While the use of non-wheeled containers has been criticised in this country, they could hold the key to more successful collections from multi-occupancy properties.

Although the health effects of lifting such containers have come under close scrutiny, evidence from New York City suggests that these along with a recycling superintendent greatly improve figures for high rise buildings.

It wiped out the 10% contamination level for collections and helped the city push on to a level of 17% for recycling.

Dealing with collections has caused headaches in the UK, but New York found a very high level of contamination arose when using wheelie bins and mixed collections. By providing residents with boxes and stipulating everything should be separated in bags or containers, the situation greatly improved.

Addressing delegates at the Local Authority Recycling Advisory Committee Conference 2006, New York City deputy director for recycling Samantha MacBride said: It is quite different from how things operate here and even most other US states, but the system works quite well.
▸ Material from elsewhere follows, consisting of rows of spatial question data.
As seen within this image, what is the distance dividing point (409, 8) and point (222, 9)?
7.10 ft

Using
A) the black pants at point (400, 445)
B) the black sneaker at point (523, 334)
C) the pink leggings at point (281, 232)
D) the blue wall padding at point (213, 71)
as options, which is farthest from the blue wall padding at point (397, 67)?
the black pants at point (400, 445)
People are told where to take their waste, whether it is on the same floor or to the basement and told to separate it first. It is then the job of a superintendent to bale or bag all the different waste streams and leave them on the kerb ready for a once a week collection.
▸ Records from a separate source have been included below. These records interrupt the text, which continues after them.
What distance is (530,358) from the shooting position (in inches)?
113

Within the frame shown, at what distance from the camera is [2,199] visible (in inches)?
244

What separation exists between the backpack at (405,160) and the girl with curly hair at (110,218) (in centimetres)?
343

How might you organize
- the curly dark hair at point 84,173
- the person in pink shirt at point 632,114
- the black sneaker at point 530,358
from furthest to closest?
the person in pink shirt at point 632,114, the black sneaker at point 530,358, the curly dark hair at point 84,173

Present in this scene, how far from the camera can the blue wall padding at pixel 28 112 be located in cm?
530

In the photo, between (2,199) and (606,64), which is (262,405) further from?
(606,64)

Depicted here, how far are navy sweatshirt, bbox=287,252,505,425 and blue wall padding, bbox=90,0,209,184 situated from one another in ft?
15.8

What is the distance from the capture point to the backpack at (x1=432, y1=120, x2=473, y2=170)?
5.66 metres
While residents are given initial responsibility for different streams such as plastics, papers, food waste and cans, the provision of a superintendent who checks for contamination provides a middle man who is able to regulate what goes on to the council vehicle.

Similar systems have also been implemented in Chicago and Boston and could have implications for high rise buildings in the UK, with the Scottish Executive in particular recently showing concern at the low levels of participation from people living in tenements.

The distance of recycling centres from the half a million Scots living in such buildings was partly blamed, while it pledged £47 million from its Strategic Waste Fund to help counter the problem over the next 14 years.